Perkins did not always teach at Nystrom, a school in Program Improvement facing sanctions under No Child Left Behind. She began her teaching career in the affluent community of Walnut Creek. Switching to Nystrom was a matter of choice; she threw tenure to the wind because she wanted to go where she was most needed.
In Walnut Creek her students scored in the high 800s or low 900s on STAR tests. But after 18 years, she needed a challenge. At the urging of a friend, she visited Nystrom. The minute she walked in, she knew she was meant to teach there. And she’s remained at the low-income school for the past four years. It is the challenge she wanted and then some.
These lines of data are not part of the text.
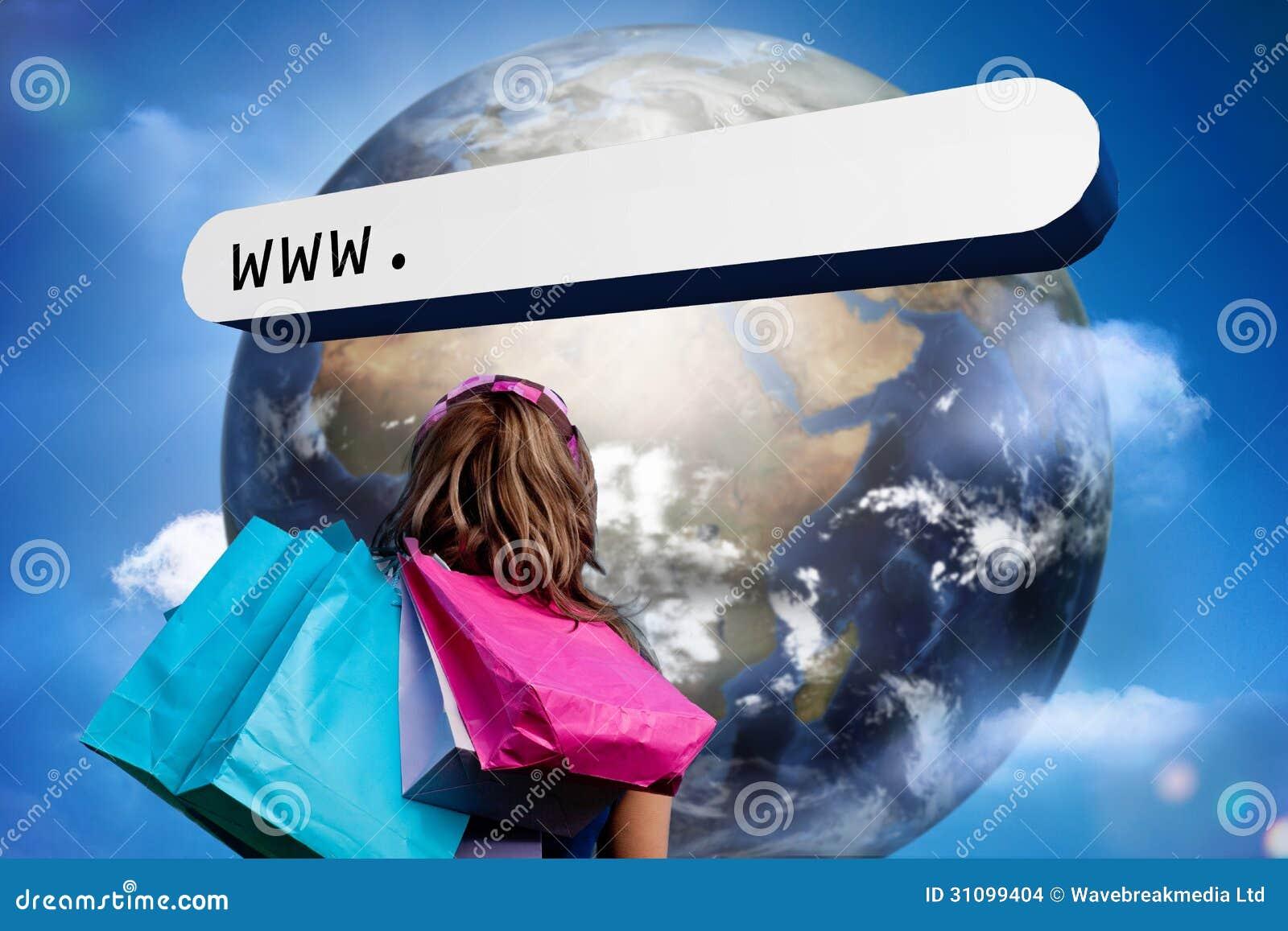 Fille avec des sacs à provisions regardant la barre d adresse avec la grande terre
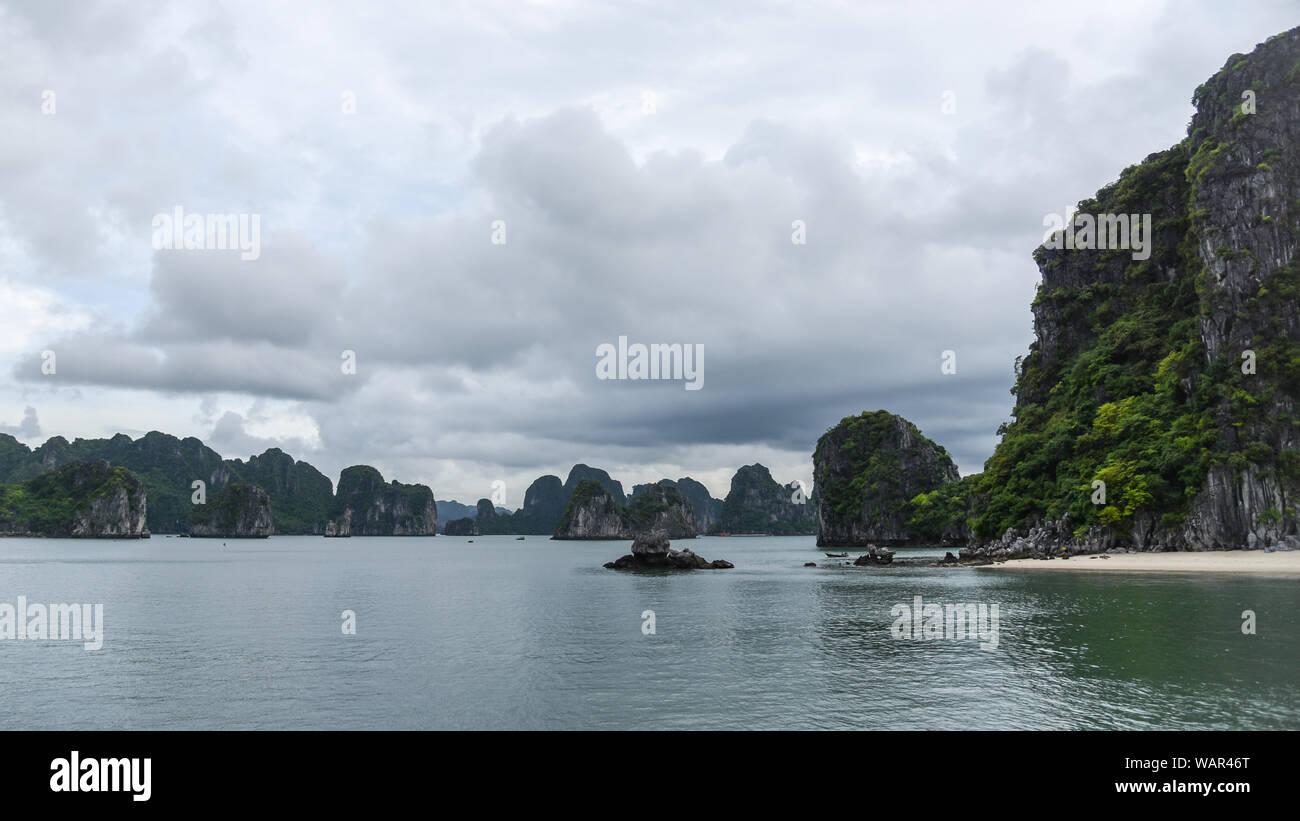 Landschaft mit Blick auf das Meer, die Inseln und Wolken - Ha Long Bay Stockfoto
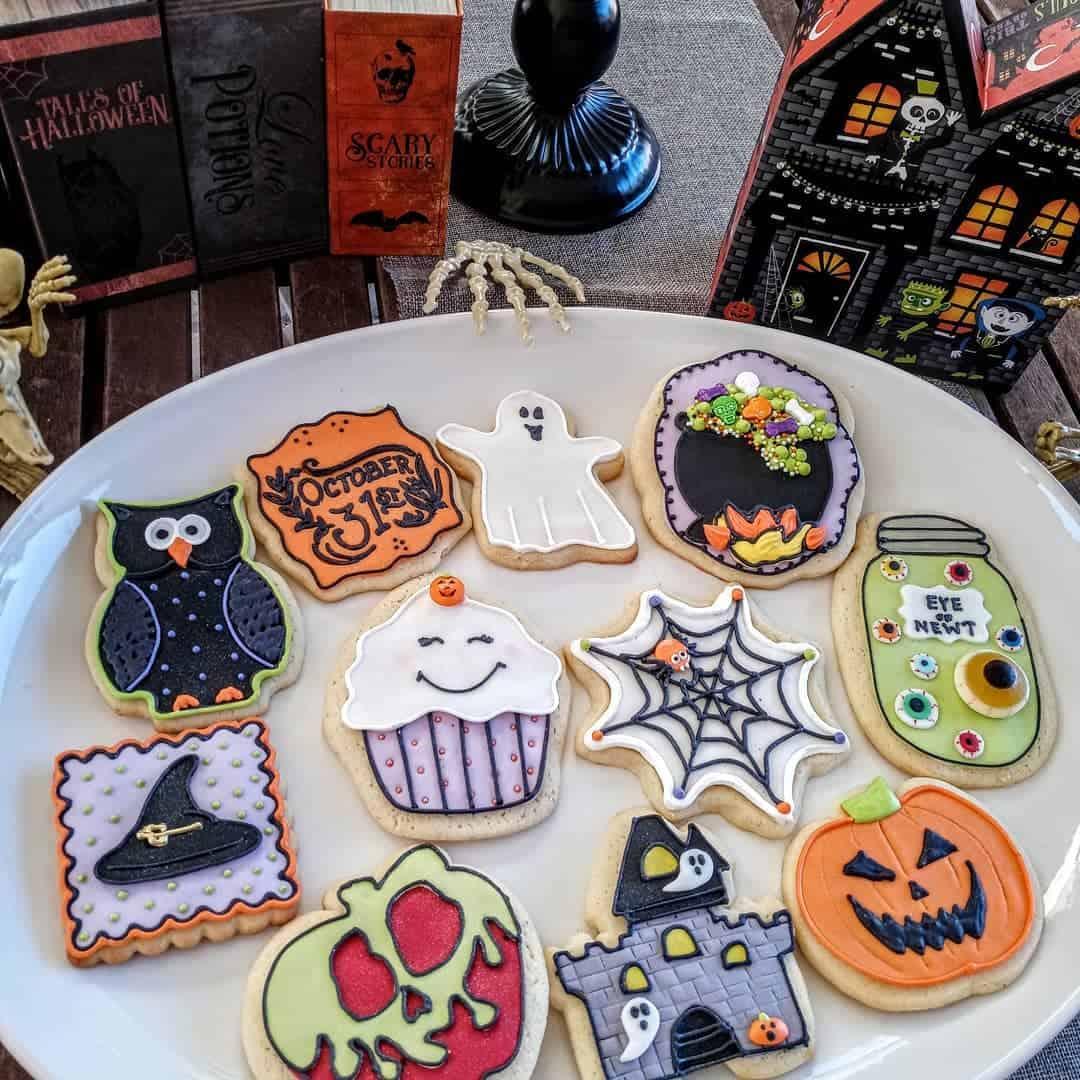 23 Cute But Spooky-Looking Halloween Cookies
Nearly all of her students are English learners who live in poverty. Many come to school hungry. They live in a community plagued by gang violence.
“On my first day of school, there was a drive-by shooting on the street behind the school,” recalls Perkins, a member of United Teachers of Richmond. “There were two bullets on the playground where the kids have recess. It happens here a lot. One family told me that they have spent the night in the bathtub because they are afraid of bullets coming into the house.”
Despite working harder than ever, the veteran teacher wasn’t the least bit surprised when students at her new school missed the 800 mark in STAR test results. They scored much lower, in fact, than her students in Walnut Creek. And despite what she is hearing from politicians, her teaching skills are not the reason, says Perkins.
“I’m absolutely the same teacher I was in Walnut Creek,” says Perkins. “But students here have a much harder time and come to school much less prepared. They are not proficient in English. Their first language may be Spanish, Chinese or Arabic. They have limited vocabulary and limited experiences. Most have not been beyond their neighborhood. They don’t even know that the San Francisco Bay is just a few blocks away. Compare that to my students in Walnut Creek who fly to Paris for spring break.”
If schools evaluate and pay teachers based on their students’ test scores, Perkins thinks, it will hurt rather than help low-income schools. Why on earth, she asks, would somebody volunteer to teach the most challenging students when they could teach in wealthy communities where students score higher? It would drive away qualified, hard-working, experienced teachers where they are most needed, she says.
“If teachers were evaluated based on their test scores, nobody would want to teach here at Nystrom,” she says. “How would they fill teaching positions? There is already a high turnover because it’s a tough place to teach. To me, the tests mostly measure how well a child understands English.”
And that’s precisely why it is so important that the federal Race to the Top regulations don’t mandate that teacher evaluations and salary be based solely on how their students perform on standardized tests, says Perkins.
This year, Perkins is teaching kindergartners. Even though they won’t be tested, there is intense pressure to get them ready for testing in the future. But she does not want to destroy a love of learning in her youngsters, so she incorporates play into learning activities whenever possible.
“I just wish the people making the rules would live in our school for a couple of weeks before they tell me how to do my job,” sighs Perkins. “It frustrates me to no end when they tell me how fast a child — fighting against the odds — should be achieving. I don’t think it’s unreasonable to expect my students to score high, but it’s unreasonable to expect them to score high under somebody else’s time table with no perception about what is going on in their lives.”
Correlation between travel and academic achievement
A study by the American Resort Development Association found that children who travel over summer break — whether to a beach, historic site or a national park — did better in reading, math and general knowledge than their peers who didn’t vacation.
The study used the Early Childhood Longitudinal Study of the Kindergarten Class database from the U.S. Department of Education. The database contains information on 21,600 children followed from kindergarten through fifth grades. This year’s study examined children’s early school experiences as well as family and life experiences, such as summer activities. The parents of a subsample of 5,047 children were asked about summer travel. Academic achievement was measured with a series of standardized tests in the three areas of math, reading and general knowledge.
A series of analyses were conducted to determine the relationship between summer vacation travel and academic achievement in children entering first grade. Specifically, the study explored whether going on a vacation, the number of days spent on a vacation and places visited were linked to academic achievement in the areas of reading, mathematics and general knowledge. The results revealed a significant difference in academic achievement and taking a family summer vacation trip. Children that traveled with their family over summer vacation scored higher on academic achievement assessment tests than those who did not travel. Children who visited plays or concerts, art or science museums, historical sites, beaches or lakes, national or state parks, and zoos or aquariums had significantly higher academic achievement scores than those who did not.
“To date there has never been a study that plainly shows the correlation between travel and academic achievement,” says researcher Jessica Parker, Clemson University. It was interesting to see the impact on a child when they spend vacation time away with their family.
Although the results indicate that summer vacation travel and academic achievement are linked, other factors such as income level, parent’s educational level and language spoken at home may influence these findings.